This week Alexander “Monty” Montgomery (not the famous Jazz pianist Monty Alexander) joined my team, replacing Craig Steere (a former South African) who decided he wanted good weather back in his life and is now working for Microsoft in Australia. As I mentioned previously, there are three of us in the UK Dynamics CRM pre-sales team; I cover the Financial Services sector, Michael Wignall covers Public Sector and now Monty picks up pretty much everything else (Retail, Professional Services, Manufacturing, Media, Legal etc.).
Monty’s first job was to completely remove the corporate build of Windows 7 from his laptop (a shiny, almost-new HP EliteBook 8530w with 8GB RAM) and install Windows Server 2008 R2 with Hyper-V to use as his main demo PC. Now call me old fashioned, but I like the creature comforts of Windows 7 (particularly Direct Access), and have avoided using our server products as a desktop OS. However, the pressure to move to 64-bit virtual demo environments is increasing rapidly, with Windows Server 2008 R2 and Exchange Server 2010 only available in 64-bit editions and soon-to-be-released SharePoint Server 2010 and SQL Server 2008 R2 following suit later this year.

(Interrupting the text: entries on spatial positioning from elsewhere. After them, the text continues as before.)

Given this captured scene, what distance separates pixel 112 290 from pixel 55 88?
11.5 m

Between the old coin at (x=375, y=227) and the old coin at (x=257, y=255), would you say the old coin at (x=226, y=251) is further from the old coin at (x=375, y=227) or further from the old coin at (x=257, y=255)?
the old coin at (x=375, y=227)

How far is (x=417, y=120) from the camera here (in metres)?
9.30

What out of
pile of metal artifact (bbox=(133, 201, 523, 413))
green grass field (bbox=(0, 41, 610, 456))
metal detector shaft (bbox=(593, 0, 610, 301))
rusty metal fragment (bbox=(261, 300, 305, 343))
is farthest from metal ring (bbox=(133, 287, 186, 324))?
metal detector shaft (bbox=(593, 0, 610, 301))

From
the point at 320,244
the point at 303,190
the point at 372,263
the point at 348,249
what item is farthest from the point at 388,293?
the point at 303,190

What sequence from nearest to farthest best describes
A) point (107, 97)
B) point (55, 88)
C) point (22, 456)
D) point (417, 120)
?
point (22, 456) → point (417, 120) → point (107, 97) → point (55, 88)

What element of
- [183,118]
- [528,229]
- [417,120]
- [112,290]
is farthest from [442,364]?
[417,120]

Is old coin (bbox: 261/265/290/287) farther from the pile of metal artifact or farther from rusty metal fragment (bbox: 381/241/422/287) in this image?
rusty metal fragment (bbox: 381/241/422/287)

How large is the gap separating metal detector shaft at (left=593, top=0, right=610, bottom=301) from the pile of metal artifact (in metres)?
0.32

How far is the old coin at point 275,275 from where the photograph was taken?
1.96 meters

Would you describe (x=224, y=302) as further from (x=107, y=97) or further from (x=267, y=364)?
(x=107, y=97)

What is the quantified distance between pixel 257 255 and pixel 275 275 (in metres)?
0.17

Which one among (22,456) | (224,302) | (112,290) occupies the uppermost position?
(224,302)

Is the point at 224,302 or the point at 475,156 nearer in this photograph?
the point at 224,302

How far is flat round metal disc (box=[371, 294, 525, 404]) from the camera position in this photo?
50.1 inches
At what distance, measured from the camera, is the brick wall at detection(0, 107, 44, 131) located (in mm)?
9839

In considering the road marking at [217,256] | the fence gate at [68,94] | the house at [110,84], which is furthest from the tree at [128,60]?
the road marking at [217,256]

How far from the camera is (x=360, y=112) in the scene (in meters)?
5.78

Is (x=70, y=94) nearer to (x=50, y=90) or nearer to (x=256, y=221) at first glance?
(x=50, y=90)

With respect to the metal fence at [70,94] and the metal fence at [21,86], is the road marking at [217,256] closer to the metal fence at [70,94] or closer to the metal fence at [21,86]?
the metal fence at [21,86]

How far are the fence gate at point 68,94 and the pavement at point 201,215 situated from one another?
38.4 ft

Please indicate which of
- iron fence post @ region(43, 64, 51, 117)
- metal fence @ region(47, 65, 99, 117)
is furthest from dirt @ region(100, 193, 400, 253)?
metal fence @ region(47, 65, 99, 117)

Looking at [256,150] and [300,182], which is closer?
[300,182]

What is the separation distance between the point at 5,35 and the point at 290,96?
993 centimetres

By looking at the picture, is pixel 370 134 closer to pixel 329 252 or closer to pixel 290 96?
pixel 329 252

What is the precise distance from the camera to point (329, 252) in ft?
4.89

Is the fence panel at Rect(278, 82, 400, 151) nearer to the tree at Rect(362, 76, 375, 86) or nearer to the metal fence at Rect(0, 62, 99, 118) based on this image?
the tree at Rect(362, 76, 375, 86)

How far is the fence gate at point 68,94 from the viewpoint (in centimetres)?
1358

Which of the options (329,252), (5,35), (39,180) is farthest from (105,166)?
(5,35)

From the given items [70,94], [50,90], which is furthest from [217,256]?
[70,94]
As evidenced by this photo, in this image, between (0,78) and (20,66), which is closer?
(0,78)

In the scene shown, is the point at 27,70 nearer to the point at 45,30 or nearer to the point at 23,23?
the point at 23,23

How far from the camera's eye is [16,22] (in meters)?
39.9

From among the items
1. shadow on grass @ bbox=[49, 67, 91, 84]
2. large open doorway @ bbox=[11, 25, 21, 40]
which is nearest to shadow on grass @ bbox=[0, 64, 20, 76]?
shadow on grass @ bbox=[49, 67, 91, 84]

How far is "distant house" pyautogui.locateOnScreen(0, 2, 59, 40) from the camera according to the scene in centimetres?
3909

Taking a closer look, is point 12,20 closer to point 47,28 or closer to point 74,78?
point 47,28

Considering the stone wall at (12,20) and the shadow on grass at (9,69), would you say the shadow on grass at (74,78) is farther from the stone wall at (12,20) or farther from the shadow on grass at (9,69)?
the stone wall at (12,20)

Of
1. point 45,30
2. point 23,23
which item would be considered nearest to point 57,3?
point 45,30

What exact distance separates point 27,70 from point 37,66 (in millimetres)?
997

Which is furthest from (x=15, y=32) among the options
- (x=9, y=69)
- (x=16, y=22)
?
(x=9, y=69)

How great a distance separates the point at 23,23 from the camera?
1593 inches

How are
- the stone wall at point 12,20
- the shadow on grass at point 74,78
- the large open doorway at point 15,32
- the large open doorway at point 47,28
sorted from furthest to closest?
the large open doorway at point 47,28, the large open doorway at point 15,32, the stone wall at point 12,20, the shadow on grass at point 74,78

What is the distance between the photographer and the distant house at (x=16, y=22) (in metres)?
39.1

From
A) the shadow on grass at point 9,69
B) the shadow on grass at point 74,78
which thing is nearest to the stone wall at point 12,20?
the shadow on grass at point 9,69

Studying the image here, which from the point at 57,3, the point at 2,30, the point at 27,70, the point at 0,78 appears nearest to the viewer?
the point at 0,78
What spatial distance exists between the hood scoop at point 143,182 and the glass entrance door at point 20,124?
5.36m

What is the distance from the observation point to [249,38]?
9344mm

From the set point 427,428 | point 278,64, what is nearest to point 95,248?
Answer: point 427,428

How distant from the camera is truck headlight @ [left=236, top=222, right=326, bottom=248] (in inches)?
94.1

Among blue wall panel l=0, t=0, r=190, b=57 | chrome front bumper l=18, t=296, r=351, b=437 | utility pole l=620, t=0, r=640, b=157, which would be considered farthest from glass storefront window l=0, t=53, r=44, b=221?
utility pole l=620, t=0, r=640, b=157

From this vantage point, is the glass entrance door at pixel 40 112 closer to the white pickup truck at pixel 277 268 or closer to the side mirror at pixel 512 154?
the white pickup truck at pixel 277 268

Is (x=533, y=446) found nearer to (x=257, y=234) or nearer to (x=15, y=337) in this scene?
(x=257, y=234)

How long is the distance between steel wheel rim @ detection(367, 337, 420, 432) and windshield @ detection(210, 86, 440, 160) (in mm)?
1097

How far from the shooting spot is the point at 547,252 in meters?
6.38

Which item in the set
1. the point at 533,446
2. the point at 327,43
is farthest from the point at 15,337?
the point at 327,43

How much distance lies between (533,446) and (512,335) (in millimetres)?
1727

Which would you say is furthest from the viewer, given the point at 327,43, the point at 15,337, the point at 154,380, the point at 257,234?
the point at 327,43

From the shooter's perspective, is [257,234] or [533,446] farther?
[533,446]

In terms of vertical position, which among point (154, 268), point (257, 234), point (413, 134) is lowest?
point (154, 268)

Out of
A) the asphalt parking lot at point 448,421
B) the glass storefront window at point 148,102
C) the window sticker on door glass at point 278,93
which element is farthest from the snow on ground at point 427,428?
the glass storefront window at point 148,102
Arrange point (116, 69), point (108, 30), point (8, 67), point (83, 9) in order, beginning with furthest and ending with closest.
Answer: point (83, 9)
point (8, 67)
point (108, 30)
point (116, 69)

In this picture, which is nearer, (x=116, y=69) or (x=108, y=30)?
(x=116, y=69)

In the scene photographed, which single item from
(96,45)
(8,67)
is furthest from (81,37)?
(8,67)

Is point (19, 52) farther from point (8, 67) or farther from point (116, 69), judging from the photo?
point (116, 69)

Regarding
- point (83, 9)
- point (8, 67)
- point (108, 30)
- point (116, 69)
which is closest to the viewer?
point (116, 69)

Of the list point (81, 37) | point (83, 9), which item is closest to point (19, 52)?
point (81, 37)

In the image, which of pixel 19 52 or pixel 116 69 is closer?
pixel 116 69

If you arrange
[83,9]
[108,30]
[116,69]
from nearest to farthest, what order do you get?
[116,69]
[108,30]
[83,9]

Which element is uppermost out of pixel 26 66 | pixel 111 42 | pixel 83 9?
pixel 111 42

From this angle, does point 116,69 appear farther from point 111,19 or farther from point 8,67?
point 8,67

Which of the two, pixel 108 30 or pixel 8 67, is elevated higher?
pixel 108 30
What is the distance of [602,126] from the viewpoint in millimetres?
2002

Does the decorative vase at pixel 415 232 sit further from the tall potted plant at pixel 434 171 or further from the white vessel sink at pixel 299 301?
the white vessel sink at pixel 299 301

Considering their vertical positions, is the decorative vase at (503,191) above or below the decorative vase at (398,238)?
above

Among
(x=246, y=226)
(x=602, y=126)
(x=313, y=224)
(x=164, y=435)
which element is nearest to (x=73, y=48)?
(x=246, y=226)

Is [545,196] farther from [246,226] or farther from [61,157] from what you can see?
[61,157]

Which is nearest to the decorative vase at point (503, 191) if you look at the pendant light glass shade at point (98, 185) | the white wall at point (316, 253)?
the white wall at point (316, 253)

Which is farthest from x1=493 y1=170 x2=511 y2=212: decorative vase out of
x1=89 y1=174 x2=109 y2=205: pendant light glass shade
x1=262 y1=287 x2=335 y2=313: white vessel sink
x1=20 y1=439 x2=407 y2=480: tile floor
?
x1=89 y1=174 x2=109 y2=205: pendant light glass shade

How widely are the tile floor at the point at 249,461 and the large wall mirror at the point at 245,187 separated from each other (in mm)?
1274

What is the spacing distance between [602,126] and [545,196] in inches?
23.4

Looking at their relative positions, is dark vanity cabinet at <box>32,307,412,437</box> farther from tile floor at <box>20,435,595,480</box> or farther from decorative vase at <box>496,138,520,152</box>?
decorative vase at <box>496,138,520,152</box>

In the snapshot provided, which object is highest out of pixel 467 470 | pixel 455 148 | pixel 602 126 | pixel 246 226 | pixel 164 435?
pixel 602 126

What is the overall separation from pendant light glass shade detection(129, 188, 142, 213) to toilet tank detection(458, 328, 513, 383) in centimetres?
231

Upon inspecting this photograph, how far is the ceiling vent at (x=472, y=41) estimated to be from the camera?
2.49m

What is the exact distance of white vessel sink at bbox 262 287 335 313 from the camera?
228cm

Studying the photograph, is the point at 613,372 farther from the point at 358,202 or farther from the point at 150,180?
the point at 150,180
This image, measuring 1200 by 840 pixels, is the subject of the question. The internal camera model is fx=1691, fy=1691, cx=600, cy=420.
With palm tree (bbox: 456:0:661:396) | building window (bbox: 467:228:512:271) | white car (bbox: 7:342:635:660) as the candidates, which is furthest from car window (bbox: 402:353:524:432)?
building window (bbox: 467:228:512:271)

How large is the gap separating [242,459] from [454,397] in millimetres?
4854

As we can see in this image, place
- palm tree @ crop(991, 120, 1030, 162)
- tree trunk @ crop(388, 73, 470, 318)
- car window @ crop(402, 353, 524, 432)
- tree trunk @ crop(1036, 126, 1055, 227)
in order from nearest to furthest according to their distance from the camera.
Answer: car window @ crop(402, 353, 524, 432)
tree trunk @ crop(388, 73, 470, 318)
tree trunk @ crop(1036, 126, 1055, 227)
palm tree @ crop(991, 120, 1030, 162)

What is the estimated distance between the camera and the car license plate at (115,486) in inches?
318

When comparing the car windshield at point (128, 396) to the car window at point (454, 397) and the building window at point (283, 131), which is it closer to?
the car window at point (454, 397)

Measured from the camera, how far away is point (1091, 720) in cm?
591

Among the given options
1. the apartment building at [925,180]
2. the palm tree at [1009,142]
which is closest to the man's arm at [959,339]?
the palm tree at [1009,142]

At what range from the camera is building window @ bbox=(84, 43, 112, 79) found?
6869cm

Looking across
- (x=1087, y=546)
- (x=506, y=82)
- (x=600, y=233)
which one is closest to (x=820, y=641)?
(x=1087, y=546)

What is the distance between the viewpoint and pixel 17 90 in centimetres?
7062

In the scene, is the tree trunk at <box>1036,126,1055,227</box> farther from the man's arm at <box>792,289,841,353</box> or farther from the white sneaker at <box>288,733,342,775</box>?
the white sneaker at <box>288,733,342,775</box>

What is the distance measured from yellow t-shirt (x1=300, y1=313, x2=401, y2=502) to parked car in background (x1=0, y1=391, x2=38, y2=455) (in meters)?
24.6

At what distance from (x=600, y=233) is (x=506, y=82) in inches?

It looked like there was no alternative but to join Monty in Hyper-V heaven, since our desktop virtualisation products (Microsoft Virtual PC 2007 and its successor, Windows 7 Virtual PC) only support 32-bit guest operating systems. However, I just discovered another product which seems to meet my requirements and is free of charge for personal use. BUT, and this is a biggie, the product is developed and distributed (albeit under the GNU GPL v2 license) by Sun, who are now owned by Oracle. Ouch.!!
VirtualBox has some really compelling capabilities as a desktop virtualisation solution, including:
- Guest support for both 32-bit and 64-bit operating systems
- Guest support for pretty much every version of Windows since Windows 3.1 right up to Windows 7 and Windows Server 2008
- Guest support for multi-processors/multi-cores (unlike Virtual PC which only makes use of a single processor/core even on a multi-processor/multi-core system)
- Guest support for more than 3.7GB RAM (a limit of the Virtual PC 32-bit architecture)
- Support for .VHD image file format. Although you cannot create a .VHD file natively, you can use your existing Virtual PC & Hyper-V images and run them on VirtualBox.
I have been evaluation this product for a couple of days now, and have built a 64-bit virtual test environment with Windows Server 2008 R2, SQL Server 2008, CRM 4.0, Exchange Server 2010 and SharePoint Server 2007, and I have to say I am really impressed so far. I have noticed a reasonable performance improvement over Virtual PC 2007, primarily because of the multi-core support and being able to assign more than 3.7GB RAM. Stability too seems to be fine.
So do I feel slightly “dirty” using a competitor’s product? Yes. Is the combination of Windows 7 plus VirtualBox compelling enough for me to overcome my natural inclinations? Only time will tell, but so-far-so-good. Will I switch if Microsoft brings out a future version of Virtual PC that supports 64-bit? You bet.!!!